Privacy and Anonymity in the Age of Big Data

Under most privacy laws or data protection laws if you’re not dealing with personal data, you’re outside of the scope of the legislation. However, that line is no longer as clear as we might have thought it was historically. Privacy and anonymity gets complicated in the age of big data.

We always have to be looking at what is the state of the art when it comes to anonymisation, or de-identification. We also have to be looking at the techniques and technologies that can be used to re-identify or victimise individuals whose information might have been compromised.

Ten years ago, scientists or engineers said, “Yes. This information is de-identified. We don’t have to worry about it.” Now that ten years later that exact same data sitting on a server is in fact identifiable, because the line has continued to move.

In Canada, privacy laws hinge entirely on personal information. In other places, it’s personal data.

The law is also intended to be technologically neutral. The Canadian statute was written in 1996 and it was significantly influenced by the European directive at that time. We have 10 principles that are essentially mapped almost directly from the 8 principles of the OECD guidelines but rooted on principles rather than strict rules.

In Canada there’s no such thing as legitimate purpose. Users have to have consent, provide notice and consent for all collection, use, and disclosure of personal information.

Privacy and anonymity – Where to draw the line?

In Canada, our definition is as simple as ‘information about an identifiable individual’. If it’s information about an identifiable individual, it is personal information. The regulators in Canada have taken the view that if there is a risk that you can connect an IP address with an individual then you need to treat it as personal information, the question is – where do we draw the line?

The EU GDPR is going to be incredibly influential in the way that people are thinking about these sorts of things.
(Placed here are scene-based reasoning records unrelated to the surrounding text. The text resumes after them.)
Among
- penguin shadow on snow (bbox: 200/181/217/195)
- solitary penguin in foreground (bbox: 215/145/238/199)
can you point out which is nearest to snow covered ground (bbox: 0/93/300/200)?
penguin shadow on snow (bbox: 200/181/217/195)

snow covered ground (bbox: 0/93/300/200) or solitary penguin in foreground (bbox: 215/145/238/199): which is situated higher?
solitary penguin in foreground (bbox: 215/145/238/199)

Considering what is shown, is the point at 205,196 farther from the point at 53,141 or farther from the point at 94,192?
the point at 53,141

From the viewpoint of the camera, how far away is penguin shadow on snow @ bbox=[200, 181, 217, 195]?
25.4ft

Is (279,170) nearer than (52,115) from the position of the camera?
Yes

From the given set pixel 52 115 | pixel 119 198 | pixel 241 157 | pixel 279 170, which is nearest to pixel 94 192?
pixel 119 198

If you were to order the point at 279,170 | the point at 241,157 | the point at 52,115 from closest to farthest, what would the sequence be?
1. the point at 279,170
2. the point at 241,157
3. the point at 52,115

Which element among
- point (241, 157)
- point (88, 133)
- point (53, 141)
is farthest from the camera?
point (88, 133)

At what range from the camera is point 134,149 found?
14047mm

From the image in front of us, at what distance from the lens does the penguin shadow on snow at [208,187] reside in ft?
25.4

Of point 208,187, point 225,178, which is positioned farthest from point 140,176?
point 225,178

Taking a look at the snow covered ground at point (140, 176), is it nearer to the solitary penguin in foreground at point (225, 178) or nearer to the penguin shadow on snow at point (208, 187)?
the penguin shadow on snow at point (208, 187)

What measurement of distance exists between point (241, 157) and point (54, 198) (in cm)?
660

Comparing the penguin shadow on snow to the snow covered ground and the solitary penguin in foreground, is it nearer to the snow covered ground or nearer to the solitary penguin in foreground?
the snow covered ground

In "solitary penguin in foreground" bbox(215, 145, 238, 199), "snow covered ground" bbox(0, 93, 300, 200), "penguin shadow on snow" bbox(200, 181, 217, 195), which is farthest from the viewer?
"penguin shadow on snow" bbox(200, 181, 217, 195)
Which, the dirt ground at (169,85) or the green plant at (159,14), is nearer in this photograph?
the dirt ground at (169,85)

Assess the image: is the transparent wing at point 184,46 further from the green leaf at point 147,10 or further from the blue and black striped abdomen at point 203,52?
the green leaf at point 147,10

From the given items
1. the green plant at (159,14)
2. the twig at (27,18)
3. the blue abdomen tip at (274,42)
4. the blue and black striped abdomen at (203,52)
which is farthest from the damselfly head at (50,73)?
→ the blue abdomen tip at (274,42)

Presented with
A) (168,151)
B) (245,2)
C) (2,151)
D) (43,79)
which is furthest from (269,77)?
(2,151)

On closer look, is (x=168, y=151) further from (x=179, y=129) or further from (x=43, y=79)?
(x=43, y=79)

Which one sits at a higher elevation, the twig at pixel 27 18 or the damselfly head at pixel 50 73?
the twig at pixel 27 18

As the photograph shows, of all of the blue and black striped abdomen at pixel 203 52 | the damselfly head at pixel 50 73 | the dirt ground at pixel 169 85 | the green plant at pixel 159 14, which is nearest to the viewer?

According to the EU GDPR, personal data is defined as to whether or not the individual can be identified directly or indirectly. Does it include a national social insurance, social security, other sort of number? Does it include a driver’s license number, a passport number, something else like that? What are the implications for privacy and anonymity especially in the age of big data?

Importance of pseudonymisation for privacy and anonymity

The EU GDPR also introduces this concept of pseudonymisation for addressing privacy and anonymity. Pseudonymisation talks about a process, that alters personal data in such a way that the individual personal data can no longer be attributed to a specific data subject, without the use of additional information. It is also important to differentiate pseudonymisation from anonymisation, which anonymises data to the extent that the individual can no longer be identified.

The EU GDPR states that when it comes to the obligations for safeguarding information and protecting the privacy and anonymity of individuals, pseudonymisation is important. Organisations need to think about this identifiability continuum and think about how risk maps onto that and the risk to the individual.

In age of big data, data scientists are using mathematical techniques to blur information and data sets, so that it gets less likely that you could in fact identify individuals.

From the regulator’s point of view, the ability to identify one person positively is in fact the threshold that they’re concerned about. This is where the issue of consent comes in. What is interesting about the Canadian principles-based system, is that the form of the consent needs to be based on the sensitivity of the information, and the less identifiable it is, the lower down on the sensitivity continuum you are.

The minimisation principle

Using the guidelines of the minimisation principle, an organisation should only collect the personal information that’s reasonably necessarily in the circumstances. Will de-identified or fuzzily modified information be sufficient? This is a challenge to the marketing people. If you’re going to be using the data for one-on-one marketing based on the identity of the individual, then perhaps fuzzily identifiable or de-identified information is not going to work. But this alternative increases the form of consent that must be obtained, and that consent needs to be informed consent.

One big problem is that consumers don’t necessarily understand the nuances of data science, of data mining, all these different uses that information can be put to. In the age of big data, companies need to think carefully about how they are going to explain to consumers how they are using their data.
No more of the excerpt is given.